> _Page extract_
Let’s use this background image from Weather.com. Right now the size of this image is 218 KB, which seems a little high considering its dimensions are 1 x 620. Let’s load this image into a hex editor:
Most hex editors feature a column on the right, which shows the ASCII output of the bytes in the file. Immediately we can see English text, taking about Adobe Photoshop CS 5. Needlessly to say, you shouldn’t be seeing large strings of English text inside of an image file.
As we scroll down, we start to see more English text, and then we see embedded XML!
All of this junk is exactly the type of stuff you want to remove from the images on your website. This data has nothing to do with the graphical data for the image. It is simply increase the size of the file, wasting bandwidth and needlessly increasing download times.
We found the hex view so effective in showing people image bloat, we built it into our products. Our commercial product Zoompf WPO, and our newly launched free public beta of Zoompf Alerts, both include a “View optimization as hex” feature. In fact, the screen shots above are from the public Zoompf Alerts account for Weather.com!
Seeing image bloat with Strings
There is another way to visualize image bloat: the
strings command. Strings is a utility that extracts and displays runs of printable text inside of a file. So if, say, at least 5 sequential bytes in all representing printable ASCII characters, strings assumes it is valid text and displays it. Strings is in many ways a quick and dirty way to display that ASCII text column we see in hex editors.

> _About this task_
According to the extract on image bloat, what file size does the Weather.com background image have?

> _Source material_

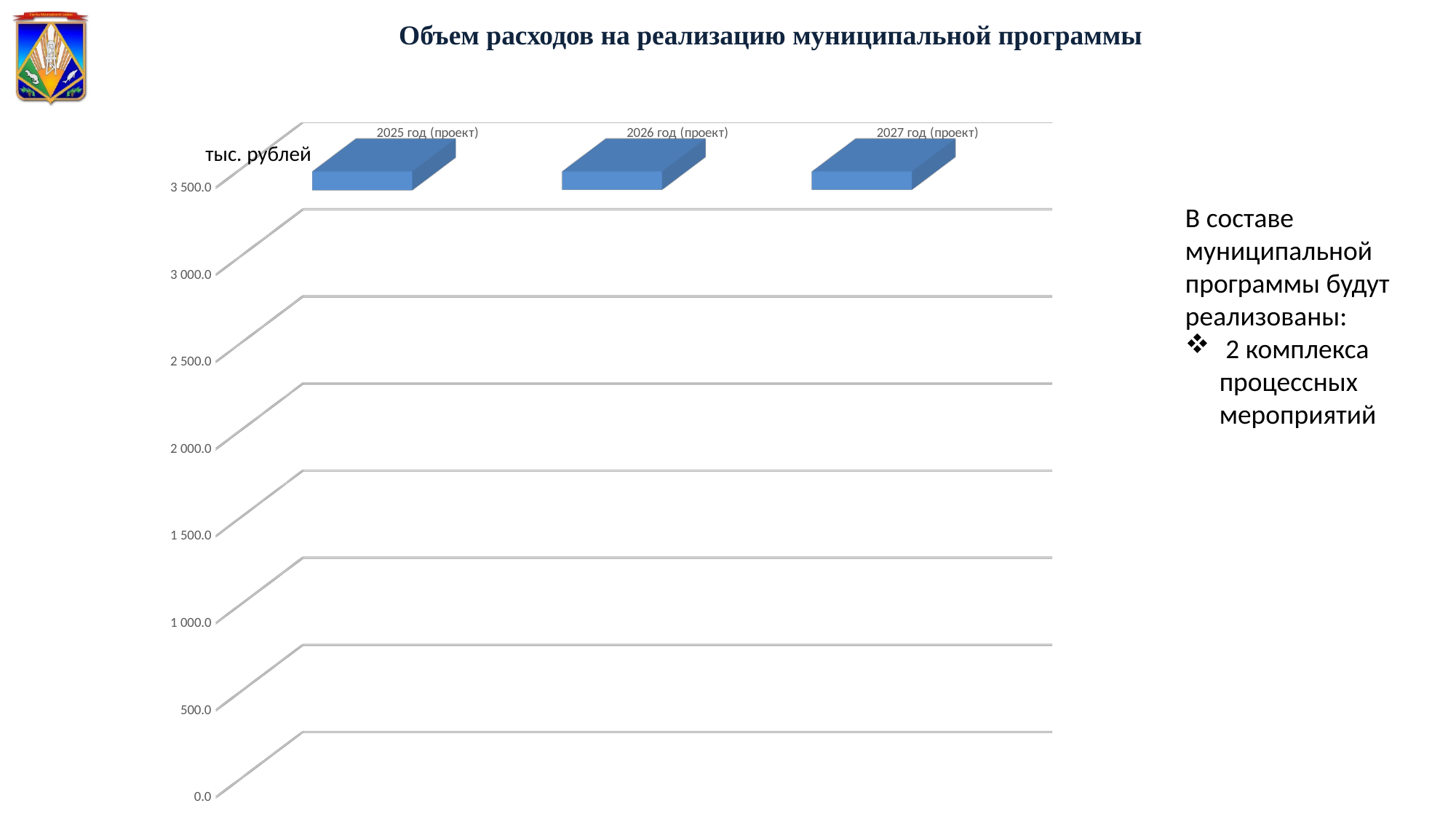
What is the label of the first category in the chart? 2025 год (проект) What is the highest tick value shown on the chart's vertical axis? 3 500.0 What is the label of the last category in the chart? 2027 год (проект) What kind of chart is shown on the slide? bar chart What is the interval between consecutive tick marks on the chart's vertical axis? 500.0 Which year category appears between 2025 год (проект) and 2027 год (проект) in the chart? 2026 год (проект) What unit is indicated for the values on the chart's vertical axis? тыс. рублей What is the lowest tick value shown on the chart's vertical axis? 0.0 How many categories (years) are plotted in the chart? 3 What is the title of the chart on the slide? Объем расходов на реализацию муниципальной программы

> _Final answer_
218 KB